Private equity goes Hollywood. Equity investors in California are nothing new, but The New York Times reports that, lately, some of them are moving south from Silicon Valley to Hollywood. According to the Times, "falling salaries, rising subsidies and a thinning of competition [have] turned the financial equation in favor of the investor." Some recent hits financed by new-to-Hollywood investors are "The Fantastic Mr. Fox" and "Precious: Based on the Novel 'Push' by Sapphire," which were inexpensive to create and yielded a huge turnout at the box office. As one big oil investor explains, "We've always made our living by buying when things are down," and as traditional studios have become more wary of investing the past few years, Hollywood seems to be the perfect environment for investors looking to get in when the going's tough.

Cheap tweets. Why pay millions for a celebrity endorsement when you can have the editor of The Onion tweet for you for a fraction of the cost? The Wall Street Journal reports that some marketers are turning to cheaper, more powerful, alternatives: "Young social-media influencers who have strong online followings." Lexus, the subject of the article, has hired a number of popular social media personalities to leverage their already established networks to promote the company's message, which, the article notes, can "give a brand more credibility with younger shoppers than hiring high-priced celebrities."

Required work
A – Reproduce the passage on Hollywood investors and social-media marketing word for word, from start to finish.
B – Write out the lines of the data listing entries, starting at the line containing "Which item in the set" and ending at the line containing "(2) point 743,251 →", with both of those lines included.

Data listing
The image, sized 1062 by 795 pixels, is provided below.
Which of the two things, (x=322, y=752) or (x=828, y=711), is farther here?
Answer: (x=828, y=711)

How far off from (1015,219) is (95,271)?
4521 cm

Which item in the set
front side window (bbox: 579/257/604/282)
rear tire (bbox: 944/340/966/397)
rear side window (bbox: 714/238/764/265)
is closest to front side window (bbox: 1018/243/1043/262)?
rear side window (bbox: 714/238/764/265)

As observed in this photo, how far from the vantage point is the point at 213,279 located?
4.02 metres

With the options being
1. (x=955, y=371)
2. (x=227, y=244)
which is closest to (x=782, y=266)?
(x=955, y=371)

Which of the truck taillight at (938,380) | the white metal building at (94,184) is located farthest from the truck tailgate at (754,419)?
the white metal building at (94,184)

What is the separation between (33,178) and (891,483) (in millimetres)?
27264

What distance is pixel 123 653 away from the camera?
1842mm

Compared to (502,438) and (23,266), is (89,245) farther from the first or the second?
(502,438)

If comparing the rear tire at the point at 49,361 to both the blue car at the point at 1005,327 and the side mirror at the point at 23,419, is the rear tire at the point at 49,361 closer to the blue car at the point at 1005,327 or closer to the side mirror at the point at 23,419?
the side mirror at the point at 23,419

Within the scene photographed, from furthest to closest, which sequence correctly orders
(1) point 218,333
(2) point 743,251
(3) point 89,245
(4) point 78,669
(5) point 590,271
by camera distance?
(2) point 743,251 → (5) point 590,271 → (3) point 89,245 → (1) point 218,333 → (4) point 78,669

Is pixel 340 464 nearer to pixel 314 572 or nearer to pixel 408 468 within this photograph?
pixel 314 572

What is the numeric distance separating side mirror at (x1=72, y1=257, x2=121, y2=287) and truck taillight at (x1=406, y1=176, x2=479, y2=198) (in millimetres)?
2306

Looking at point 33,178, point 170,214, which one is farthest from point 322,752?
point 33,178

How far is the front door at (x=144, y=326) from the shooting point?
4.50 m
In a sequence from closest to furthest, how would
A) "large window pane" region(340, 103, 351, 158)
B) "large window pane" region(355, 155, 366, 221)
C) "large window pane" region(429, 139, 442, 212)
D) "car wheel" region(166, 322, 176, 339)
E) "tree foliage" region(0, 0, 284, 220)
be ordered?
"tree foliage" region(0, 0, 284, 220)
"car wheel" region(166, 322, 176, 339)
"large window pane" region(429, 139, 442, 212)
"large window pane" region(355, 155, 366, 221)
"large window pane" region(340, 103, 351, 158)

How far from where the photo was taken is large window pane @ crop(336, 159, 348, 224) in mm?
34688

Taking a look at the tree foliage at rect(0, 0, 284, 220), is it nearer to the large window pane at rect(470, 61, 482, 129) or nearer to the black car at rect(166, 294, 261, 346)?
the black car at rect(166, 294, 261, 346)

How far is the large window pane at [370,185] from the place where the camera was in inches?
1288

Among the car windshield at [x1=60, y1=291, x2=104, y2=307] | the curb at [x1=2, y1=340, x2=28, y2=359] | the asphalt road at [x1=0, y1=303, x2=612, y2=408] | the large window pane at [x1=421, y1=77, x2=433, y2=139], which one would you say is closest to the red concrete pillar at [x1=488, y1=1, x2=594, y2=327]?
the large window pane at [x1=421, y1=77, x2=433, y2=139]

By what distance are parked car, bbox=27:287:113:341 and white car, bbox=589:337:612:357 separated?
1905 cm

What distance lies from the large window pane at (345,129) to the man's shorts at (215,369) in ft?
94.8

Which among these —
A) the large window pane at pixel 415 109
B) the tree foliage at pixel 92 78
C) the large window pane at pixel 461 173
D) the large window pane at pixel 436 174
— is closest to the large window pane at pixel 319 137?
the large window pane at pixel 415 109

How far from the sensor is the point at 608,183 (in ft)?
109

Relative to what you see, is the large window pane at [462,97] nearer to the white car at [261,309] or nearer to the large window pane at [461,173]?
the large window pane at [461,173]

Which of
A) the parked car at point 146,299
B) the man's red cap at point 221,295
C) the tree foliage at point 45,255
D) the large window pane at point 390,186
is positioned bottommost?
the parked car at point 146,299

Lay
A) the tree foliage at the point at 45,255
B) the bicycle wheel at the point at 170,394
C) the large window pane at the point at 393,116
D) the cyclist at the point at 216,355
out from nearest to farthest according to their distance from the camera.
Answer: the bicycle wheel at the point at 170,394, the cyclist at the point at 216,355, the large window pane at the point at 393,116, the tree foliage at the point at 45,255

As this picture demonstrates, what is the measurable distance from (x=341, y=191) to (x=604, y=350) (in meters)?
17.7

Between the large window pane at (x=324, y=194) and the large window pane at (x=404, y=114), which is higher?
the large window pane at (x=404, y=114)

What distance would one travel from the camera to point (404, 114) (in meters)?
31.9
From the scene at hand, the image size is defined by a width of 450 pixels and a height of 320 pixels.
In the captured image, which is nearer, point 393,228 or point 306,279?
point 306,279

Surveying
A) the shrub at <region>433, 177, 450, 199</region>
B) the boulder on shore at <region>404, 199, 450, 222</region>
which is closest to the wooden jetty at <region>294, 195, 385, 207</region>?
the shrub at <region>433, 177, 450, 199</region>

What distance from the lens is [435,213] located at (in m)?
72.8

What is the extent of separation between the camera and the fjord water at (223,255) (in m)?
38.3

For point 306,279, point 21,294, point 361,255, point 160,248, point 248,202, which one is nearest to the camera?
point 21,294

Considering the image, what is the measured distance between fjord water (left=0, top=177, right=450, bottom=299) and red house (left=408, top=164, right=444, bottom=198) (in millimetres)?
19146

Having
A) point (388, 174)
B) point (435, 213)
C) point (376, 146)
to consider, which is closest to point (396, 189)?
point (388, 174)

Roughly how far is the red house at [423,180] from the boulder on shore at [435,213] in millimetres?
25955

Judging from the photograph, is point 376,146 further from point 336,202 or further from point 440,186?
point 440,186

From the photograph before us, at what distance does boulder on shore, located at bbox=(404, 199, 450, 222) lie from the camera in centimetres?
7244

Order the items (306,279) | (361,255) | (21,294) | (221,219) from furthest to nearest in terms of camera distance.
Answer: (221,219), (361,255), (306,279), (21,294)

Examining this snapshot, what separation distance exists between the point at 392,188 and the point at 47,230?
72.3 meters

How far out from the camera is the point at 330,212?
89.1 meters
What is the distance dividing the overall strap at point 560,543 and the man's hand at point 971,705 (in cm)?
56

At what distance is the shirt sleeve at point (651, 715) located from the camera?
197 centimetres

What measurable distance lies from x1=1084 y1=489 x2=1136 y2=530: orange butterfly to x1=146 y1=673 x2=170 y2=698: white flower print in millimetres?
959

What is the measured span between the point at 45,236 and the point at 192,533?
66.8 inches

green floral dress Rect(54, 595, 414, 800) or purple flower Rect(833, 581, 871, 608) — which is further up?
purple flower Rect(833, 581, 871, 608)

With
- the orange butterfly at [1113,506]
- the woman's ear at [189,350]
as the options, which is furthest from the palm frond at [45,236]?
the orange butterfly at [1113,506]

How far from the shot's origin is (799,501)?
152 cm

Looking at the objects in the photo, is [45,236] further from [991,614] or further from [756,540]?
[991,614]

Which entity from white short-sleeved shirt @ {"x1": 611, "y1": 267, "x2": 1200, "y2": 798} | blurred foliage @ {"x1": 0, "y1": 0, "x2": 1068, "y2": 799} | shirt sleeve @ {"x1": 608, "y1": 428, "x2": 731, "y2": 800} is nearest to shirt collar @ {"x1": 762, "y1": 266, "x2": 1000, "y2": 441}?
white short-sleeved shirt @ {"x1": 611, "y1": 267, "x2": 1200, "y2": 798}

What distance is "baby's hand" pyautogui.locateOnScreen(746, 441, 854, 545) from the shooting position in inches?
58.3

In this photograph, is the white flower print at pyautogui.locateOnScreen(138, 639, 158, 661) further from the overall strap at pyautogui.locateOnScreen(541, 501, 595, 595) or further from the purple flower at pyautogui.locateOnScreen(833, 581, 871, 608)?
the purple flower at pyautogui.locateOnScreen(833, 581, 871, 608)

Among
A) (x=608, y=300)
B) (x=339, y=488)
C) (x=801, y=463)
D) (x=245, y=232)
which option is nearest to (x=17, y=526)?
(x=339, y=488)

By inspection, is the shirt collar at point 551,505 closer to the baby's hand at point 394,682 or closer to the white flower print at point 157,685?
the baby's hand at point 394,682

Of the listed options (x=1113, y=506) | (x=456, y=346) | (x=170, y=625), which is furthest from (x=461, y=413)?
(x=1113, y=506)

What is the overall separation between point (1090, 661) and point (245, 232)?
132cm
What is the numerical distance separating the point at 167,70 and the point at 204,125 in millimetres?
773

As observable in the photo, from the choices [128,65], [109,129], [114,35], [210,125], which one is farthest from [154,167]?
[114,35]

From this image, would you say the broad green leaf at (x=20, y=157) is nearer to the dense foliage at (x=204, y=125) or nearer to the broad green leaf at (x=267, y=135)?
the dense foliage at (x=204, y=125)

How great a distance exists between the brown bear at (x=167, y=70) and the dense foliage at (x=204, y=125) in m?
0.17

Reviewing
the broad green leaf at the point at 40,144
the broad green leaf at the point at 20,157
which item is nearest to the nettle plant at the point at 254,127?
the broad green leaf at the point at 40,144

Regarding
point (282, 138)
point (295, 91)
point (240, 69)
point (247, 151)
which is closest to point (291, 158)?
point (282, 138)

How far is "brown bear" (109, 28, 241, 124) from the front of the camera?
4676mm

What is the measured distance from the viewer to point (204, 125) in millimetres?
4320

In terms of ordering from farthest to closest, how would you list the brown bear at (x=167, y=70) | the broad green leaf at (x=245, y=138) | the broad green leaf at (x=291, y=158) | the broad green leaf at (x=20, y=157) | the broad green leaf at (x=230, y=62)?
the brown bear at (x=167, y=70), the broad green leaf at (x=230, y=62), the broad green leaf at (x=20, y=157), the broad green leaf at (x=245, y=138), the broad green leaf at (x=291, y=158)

Results of the tasks
A –
Private equity goes Hollywood. Equity investors in California are nothing new, but The New York Times reports that, lately, some of them are moving south from Silicon Valley to Hollywood. According to the Times, "falling salaries, rising subsidies and a thinning of competition [have] turned the financial equation in favor of the investor." Some recent hits financed by new-to-Hollywood investors are "The Fantastic Mr. Fox" and "Precious: Based on the Novel 'Push' by Sapphire," which were inexpensive to create and yielded a huge turnout at the box office. As one big oil investor explains, "We've always made our living by buying when things are down," and as traditional studios have become more wary of investing the past few years, Hollywood seems to be the perfect environment for investors looking to get in when the going's tough.

Cheap tweets. Why pay millions for a celebrity endorsement when you can have the editor of The Onion tweet for you for a fraction of the cost? The Wall Street Journal reports that some marketers are turning to cheaper, more powerful, alternatives: "Young social-media influencers who have strong online followings." Lexus, the subject of the article, has hired a number of popular social media personalities to leverage their already established networks to promote the company's message, which, the article notes, can "give a brand more credibility with younger shoppers than hiring high-priced celebrities."

B –
Which item in the set
front side window (bbox: 579/257/604/282)
rear tire (bbox: 944/340/966/397)
rear side window (bbox: 714/238/764/265)
is closest to front side window (bbox: 1018/243/1043/262)?
rear side window (bbox: 714/238/764/265)

As observed in this photo, how far from the vantage point is the point at 213,279 located?
4.02 metres

With the options being
1. (x=955, y=371)
2. (x=227, y=244)
which is closest to (x=782, y=266)?
(x=955, y=371)

Which of the truck taillight at (938,380) | the white metal building at (94,184) is located farthest from the truck tailgate at (754,419)?
the white metal building at (94,184)

What is the separation between (33,178) and (891,483) (in millimetres)?
27264

What distance is pixel 123 653 away from the camera?
1842mm

Compared to (502,438) and (23,266), is (89,245) farther from the first or the second?
(502,438)

If comparing the rear tire at the point at 49,361 to both the blue car at the point at 1005,327 and the side mirror at the point at 23,419, is the rear tire at the point at 49,361 closer to the blue car at the point at 1005,327 or closer to the side mirror at the point at 23,419?
the side mirror at the point at 23,419

Within the scene photographed, from furthest to closest, which sequence correctly orders
(1) point 218,333
(2) point 743,251
(3) point 89,245
(4) point 78,669
(5) point 590,271
by camera distance?
(2) point 743,251 → (5) point 590,271 → (3) point 89,245 → (1) point 218,333 → (4) point 78,669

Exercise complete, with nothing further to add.